KITADA

Lesson #8

Inference for comparing two-proportions: Fisher's Exact Test and Two Sample Z-Test for Proportions

Motivation:

In Lesson 7, we learned that a randomization test is a way to determine the exact p-value for a two-proportion problem. However, it is rare that all of the possible randomizations can be listed. The twoprop macro can generate several thousand of the possible randomizations which will give an accurate approximation to the exact p-value. In this lesson, we’ll learn a method that will easily calculate an exact p-value without having to list all the unique randomizations: the Fisher’s Exact Test. We’ll show an example of how to calculate the exact p-value from Fisher’s Exact Test in this lesson. While doing so, notice how complex and computationally intense the calculations are. Modern computer software programs can handle such computationally intense calculations, but if the software is not powerful enough to do so, the twoprop macro provides a very accurate approximation to the exact p-value found from Fisher’s Exact Test.

We will also learn how to do an approximation using a two sample z procedure for proportions.

What you need to know from this lesson:

After completing this lesson, you should be able to

Calculate the exact p-value using the Fisher's Exact Test
Explain why an approximation method may be necessary to approximate the exact p-value even with modern technology

To accomplish the above “What You Need to Know”, do the following:

1. Attend lecture and answer the questions on the following pages of this lesson.
2. Read the material in this lesson
3. Do the Lesson 8 questions at the end of the lesson notes

The Lesson

When discussing the Randomization Test in Lesson 7, we discussed that it may be nearly impossible to list all of the randomizations to obtain an exact p-value. Even so, we will still be able to calculate the exact p-value using Fisher’s Exact Test. This is because Fisher’s Exact Test will use formulas to determine probabilities of observing tables of counts like the one observed or tables of counts that are “more unusual” than the one observed if the null hypothesis is true from ALL unique randomizations.

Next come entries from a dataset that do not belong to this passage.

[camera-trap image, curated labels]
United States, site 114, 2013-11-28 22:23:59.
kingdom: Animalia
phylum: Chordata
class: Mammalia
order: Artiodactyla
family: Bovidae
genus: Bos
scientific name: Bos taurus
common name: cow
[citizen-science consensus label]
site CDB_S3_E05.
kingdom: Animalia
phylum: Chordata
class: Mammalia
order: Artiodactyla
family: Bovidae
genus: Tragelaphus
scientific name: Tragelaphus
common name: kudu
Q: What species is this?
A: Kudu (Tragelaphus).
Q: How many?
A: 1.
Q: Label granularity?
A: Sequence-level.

Notice that the Fisher’s Exact Test uses tables of counts. Recall that one way to summarize information from two categorical variables is with a table of counts. To see how the Fisher’s Exact Test calculates the p-value, let’s return to the Friendly Observers example from Lesson 7:

Example 1: Friendly Observers

In a study published in the Journal of Personality and Social Psychology, researchers investigated a conjecture that having an observer with a vested interest would decrease subjects’ performance on a skill-based task. Subjects were given time to practice playing a video game that required them to navigate an obstacle course as quickly as possible. They were then told to play the game one final time with an observer present. Subjects were randomly assigned to one of two groups. One group was told that the participant and observer would each win $3 if the participant beat a certain threshold time, and the other group was told only that the participant would win the prize if the threshold were beaten. The investigator is interested in determining if having an observer with a vested interest would change subjects’ performance on this task. In other words, would subjects perform differently on the task if they knew they had to share the prize?

Here are the results:

Threshold<-c(rep("Beat Threshold", 1), rep("Did Not Beat", 7),
             rep("Beat Threshold", 5), rep("Did Not Beat", 2))
Treatments<-c(rep("A: Share Prize",8), rep("B: No Share", 7))

prize_table<-addmargins(table(Threshold, Treatments))
prize_table

##                 Treatments
## Threshold        A: Share Prize B: No Share Sum
##   Beat Threshold              1           5   6
##   Did Not Beat                7           2   9
##   Sum                         8           7  15

1. Re-state the null and alternative hypotheses.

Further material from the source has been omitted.